MDM from Scratch

Minimal PyTorch re-implementation of "Human Motion Diffusion Model" (Tevet et al., ICLR 2023), built from scratch for learning purposes.

The full official implementation is at GuyTevet/motion-diffusion-model.

Demo

Action 3 (jump), trained on HumanAct12Poses for 30,000 epochs on a single RTX 2080 Ti.

What Is This?

MDM generates human motion sequences (e.g., a person walks forward) using a diffusion model — a generative approach that learns to reverse a process which gradually corrupts data with noise.

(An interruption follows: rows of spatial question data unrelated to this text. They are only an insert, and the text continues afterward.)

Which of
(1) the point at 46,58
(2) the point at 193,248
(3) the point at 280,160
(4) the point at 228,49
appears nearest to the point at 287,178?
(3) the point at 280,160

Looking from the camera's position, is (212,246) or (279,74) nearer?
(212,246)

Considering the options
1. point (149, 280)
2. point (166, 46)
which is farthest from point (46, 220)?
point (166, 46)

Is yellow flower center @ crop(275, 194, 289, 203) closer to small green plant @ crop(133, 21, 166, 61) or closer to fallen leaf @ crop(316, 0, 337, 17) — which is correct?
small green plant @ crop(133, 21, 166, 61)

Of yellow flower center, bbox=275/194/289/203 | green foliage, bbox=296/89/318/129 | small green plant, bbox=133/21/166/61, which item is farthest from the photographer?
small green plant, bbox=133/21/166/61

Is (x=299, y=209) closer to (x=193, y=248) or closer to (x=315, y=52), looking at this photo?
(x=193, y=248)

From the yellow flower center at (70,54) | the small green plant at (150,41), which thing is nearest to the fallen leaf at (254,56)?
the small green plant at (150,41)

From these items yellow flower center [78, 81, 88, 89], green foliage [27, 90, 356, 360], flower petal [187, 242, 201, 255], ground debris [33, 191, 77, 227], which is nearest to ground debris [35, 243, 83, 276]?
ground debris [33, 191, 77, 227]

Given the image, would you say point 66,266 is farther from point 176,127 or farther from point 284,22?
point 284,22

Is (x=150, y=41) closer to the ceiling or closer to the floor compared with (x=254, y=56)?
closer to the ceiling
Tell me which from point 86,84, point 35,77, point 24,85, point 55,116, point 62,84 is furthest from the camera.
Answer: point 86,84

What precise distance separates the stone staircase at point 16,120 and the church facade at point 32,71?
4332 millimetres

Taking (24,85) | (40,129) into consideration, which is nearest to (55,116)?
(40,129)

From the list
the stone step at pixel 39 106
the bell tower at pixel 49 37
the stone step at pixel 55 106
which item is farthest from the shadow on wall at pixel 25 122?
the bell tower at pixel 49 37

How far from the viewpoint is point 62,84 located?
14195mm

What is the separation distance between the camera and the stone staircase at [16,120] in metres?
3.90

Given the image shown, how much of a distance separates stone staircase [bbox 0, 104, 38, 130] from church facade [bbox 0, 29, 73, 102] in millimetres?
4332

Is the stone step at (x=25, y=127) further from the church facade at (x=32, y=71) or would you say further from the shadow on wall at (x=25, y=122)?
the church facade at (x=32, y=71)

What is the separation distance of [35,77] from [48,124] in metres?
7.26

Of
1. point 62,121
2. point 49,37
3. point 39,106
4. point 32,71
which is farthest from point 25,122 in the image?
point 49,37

This repository is a minimal, from-scratch implementation that isolates the core mechanics: the noise scheduler, the Transformer-based denoising model, and the training loop. It intentionally omits CLIP/BERT text encoding, real datasets, and evaluation pipelines so the essential ideas stay readable.

Architecture

The three components and how they connect:

graph LR
    PE["PositionalEncoding\n(model.py)"]
    MDM["MDM\n(model.py)"]
    NS["NoiseScheduler\n(scheduler.py)"]
    TS["train_step()\n(train_step.py)"]

    PE --> MDM
    TS -->|"① add_noise(x₀, ε, t) → x_t"| NS
    NS -->|"x_t"| TS
    TS -->|"② forward(x_t, t, action) → pred_x₀"| MDM
    MDM -->|"pred_x₀"| TS

Data flow — one training step

graph LR
    x0["x₀ · Clean motion\n[B, F, J×3]"]
    eps["ε ~ N(0, I)\n[B, F, J×3]"]
    xt["x_t · Noisy motion\n[B, F, J×3]"]
    pred["pred_x₀\n[B, F, J×3]"]
    loss["MSE Loss"]
    optim["Adam update"]

    x0 --> xt
    eps --> xt
    xt -->|"MDM.forward"| pred
    pred --> loss
    x0 -->|"target"| loss
    loss --> optim
    optim -->|"∇θ"| pred

Inside `MDM.forward()`

action_class ──► Embedding          ──► [B, 1, 512] ─┐
t            ──► Linear → SiLU → Linear ──► [B, 1, 512] ─┤ torch.cat ──► [B, F+2, 512]
x_t          ──► Linear             ──► [B, F, 512] ─┘
                                                         │
                                              PositionalEncoding
                                                         │
                                         TransformerEncoder (8 layers)
                                                         │
                              remove first 2 tokens  ──► [B, F, 512]
                                                         │
                                              Linear  ──► [B, F, J×3]

Theory in Brief

MDM is built on DDPM. The forward process adds Gaussian noise to clean motion $x_0$ step by step. In closed form, the noisy motion at any timestep $t$ can be sampled directly:

$$x_t = \sqrt{\bar{\alpha}_t}, x_0 + \sqrt{1 - \bar{\alpha}_t}, \varepsilon, \quad \varepsilon \sim \mathcal{N}(0, \mathbf{I})$$

where $\bar{\alpha}t = \prod{s=1}^{t}(1 - \beta_s)$ and $\beta_s$ follows a linear schedule from $0.0001$ to $0.02$ over 1000 steps.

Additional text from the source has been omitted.